AVAILABLE RECORDS below:

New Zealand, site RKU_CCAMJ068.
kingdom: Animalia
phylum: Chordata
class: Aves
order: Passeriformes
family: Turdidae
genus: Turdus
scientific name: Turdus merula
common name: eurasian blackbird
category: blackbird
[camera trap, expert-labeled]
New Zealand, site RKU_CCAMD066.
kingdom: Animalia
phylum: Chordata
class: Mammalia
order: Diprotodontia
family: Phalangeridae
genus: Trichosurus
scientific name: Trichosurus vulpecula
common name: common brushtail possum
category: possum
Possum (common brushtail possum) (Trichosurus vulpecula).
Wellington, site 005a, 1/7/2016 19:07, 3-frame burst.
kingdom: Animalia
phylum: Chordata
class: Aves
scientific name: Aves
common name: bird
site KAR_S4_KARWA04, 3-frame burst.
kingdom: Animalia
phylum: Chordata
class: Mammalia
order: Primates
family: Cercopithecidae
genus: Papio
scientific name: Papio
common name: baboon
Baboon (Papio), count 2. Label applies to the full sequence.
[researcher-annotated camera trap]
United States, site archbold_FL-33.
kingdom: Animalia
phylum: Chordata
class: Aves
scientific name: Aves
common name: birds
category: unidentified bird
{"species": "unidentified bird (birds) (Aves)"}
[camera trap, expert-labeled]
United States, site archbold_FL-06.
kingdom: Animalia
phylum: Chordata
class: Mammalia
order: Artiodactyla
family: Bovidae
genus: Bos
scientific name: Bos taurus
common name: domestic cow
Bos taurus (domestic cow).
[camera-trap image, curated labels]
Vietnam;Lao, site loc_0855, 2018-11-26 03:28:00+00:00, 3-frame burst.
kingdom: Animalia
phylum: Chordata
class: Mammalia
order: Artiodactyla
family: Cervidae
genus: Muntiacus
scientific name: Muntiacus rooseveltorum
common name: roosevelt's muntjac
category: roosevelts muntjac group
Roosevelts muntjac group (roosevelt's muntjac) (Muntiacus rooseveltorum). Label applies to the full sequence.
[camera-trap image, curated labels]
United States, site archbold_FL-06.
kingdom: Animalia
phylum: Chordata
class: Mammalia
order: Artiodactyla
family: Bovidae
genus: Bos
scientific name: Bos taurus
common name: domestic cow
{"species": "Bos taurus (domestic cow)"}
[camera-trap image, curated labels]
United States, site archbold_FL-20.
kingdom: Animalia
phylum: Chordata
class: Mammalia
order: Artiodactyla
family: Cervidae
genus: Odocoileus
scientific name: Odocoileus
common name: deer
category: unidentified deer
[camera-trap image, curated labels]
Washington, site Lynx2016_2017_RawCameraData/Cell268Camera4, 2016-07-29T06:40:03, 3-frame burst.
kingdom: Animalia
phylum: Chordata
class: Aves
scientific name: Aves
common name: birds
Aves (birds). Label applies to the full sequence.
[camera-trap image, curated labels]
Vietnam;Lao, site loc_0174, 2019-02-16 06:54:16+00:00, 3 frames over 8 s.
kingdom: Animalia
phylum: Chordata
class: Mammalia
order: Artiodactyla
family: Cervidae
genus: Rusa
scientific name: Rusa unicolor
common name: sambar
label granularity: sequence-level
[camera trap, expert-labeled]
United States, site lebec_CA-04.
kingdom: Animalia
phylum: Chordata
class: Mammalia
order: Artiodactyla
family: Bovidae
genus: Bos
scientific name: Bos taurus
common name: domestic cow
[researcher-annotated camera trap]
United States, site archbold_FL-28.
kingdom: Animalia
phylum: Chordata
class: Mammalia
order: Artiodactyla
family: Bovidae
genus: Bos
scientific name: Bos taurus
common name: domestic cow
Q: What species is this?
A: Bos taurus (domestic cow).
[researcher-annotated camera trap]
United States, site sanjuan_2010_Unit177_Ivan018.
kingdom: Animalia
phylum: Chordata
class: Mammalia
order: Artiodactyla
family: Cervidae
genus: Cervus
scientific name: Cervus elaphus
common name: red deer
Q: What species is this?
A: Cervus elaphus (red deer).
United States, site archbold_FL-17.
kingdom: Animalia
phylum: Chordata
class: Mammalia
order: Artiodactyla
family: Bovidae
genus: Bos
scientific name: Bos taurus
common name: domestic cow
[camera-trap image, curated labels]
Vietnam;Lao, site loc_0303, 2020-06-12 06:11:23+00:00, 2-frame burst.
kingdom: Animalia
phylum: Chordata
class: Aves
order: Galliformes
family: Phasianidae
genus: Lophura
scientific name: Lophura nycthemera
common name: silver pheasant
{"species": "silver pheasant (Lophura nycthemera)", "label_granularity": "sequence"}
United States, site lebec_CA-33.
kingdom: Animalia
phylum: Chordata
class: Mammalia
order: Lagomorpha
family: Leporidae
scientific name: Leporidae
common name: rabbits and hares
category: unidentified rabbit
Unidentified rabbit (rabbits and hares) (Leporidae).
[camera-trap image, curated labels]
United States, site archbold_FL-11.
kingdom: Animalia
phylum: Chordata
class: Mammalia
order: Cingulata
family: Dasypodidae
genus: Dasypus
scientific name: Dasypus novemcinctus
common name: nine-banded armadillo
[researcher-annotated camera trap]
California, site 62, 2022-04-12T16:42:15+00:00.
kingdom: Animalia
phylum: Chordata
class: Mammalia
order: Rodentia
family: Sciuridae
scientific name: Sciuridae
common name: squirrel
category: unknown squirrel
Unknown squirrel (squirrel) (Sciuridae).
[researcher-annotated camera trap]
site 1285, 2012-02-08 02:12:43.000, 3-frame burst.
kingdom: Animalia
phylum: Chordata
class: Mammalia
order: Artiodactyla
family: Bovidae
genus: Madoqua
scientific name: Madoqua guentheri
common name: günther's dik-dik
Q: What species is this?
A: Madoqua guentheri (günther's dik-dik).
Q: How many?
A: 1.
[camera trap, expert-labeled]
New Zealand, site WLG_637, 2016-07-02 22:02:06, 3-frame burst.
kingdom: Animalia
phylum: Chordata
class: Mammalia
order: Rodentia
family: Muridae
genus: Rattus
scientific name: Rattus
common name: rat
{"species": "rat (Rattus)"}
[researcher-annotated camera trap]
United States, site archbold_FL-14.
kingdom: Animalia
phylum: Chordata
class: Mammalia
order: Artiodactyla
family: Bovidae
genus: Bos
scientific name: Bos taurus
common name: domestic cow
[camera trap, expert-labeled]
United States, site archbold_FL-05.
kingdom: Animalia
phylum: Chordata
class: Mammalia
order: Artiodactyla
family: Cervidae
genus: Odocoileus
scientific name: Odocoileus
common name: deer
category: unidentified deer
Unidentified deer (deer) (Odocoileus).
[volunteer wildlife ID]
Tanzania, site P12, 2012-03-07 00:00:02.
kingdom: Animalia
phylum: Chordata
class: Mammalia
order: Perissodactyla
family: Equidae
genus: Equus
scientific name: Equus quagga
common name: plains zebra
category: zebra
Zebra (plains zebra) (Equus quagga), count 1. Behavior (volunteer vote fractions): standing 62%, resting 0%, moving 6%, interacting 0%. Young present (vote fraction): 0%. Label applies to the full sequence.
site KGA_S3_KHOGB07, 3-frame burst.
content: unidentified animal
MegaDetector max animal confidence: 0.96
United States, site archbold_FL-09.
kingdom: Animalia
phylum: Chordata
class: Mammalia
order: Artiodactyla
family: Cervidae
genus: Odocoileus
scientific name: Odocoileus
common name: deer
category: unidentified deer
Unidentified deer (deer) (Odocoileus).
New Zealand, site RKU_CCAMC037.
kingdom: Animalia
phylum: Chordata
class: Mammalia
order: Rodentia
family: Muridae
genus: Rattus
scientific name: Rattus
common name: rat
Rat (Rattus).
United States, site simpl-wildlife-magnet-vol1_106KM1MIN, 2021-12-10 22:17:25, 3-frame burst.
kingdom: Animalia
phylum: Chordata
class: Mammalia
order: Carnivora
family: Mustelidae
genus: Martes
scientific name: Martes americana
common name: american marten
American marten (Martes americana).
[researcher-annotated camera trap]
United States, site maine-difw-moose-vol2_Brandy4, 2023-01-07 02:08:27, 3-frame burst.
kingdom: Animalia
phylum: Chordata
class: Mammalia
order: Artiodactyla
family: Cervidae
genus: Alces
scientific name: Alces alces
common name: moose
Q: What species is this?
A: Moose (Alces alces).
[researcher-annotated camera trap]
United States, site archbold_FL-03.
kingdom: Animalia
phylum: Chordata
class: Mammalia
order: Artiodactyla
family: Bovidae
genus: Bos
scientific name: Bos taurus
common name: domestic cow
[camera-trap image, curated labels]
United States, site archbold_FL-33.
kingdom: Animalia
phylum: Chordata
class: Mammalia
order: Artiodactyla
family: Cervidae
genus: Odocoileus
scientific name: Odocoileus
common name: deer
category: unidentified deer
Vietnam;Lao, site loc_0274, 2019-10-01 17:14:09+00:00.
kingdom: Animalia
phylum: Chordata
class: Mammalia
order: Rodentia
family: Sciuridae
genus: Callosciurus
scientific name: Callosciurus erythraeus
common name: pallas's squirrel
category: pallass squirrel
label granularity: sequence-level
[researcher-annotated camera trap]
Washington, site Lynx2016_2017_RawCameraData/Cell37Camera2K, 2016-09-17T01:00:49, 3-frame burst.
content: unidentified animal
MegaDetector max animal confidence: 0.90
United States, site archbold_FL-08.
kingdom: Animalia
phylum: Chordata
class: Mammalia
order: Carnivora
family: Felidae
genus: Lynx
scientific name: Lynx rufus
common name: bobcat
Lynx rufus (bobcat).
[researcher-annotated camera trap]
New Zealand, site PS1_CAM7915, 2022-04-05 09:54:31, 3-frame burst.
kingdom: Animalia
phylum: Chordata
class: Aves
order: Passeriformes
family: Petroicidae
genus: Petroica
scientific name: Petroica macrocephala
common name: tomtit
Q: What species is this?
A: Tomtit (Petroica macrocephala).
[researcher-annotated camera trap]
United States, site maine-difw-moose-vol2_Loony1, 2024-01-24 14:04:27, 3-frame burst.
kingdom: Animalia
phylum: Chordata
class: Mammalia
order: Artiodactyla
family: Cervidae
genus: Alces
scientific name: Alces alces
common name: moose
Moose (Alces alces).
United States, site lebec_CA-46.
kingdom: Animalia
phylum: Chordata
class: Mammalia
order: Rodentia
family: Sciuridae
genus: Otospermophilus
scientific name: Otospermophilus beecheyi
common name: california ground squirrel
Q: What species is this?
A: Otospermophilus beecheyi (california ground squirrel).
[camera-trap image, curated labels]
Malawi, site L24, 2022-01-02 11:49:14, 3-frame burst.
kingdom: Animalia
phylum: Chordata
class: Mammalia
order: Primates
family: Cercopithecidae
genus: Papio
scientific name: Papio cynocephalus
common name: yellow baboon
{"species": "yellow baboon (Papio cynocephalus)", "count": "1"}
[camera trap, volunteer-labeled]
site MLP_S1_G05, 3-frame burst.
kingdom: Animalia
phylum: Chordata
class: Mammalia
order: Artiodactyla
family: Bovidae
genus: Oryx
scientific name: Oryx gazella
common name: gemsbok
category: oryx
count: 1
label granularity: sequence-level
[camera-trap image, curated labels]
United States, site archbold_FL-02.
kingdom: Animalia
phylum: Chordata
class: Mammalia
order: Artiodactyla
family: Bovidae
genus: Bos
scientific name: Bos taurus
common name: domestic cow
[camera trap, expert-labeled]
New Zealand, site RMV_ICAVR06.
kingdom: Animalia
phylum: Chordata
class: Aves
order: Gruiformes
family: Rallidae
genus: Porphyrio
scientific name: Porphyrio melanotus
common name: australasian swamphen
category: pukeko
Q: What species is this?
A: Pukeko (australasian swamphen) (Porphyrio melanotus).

End of AVAILABLE RECORDS.

_ACTION ITEM_.
Filter the records for lines containing the word "wildlife" and copy each one.

_SOLUTION_.
[volunteer wildlife ID]
United States, site simpl-wildlife-magnet-vol1_106KM1MIN, 2021-12-10 22:17:25, 3-frame burst.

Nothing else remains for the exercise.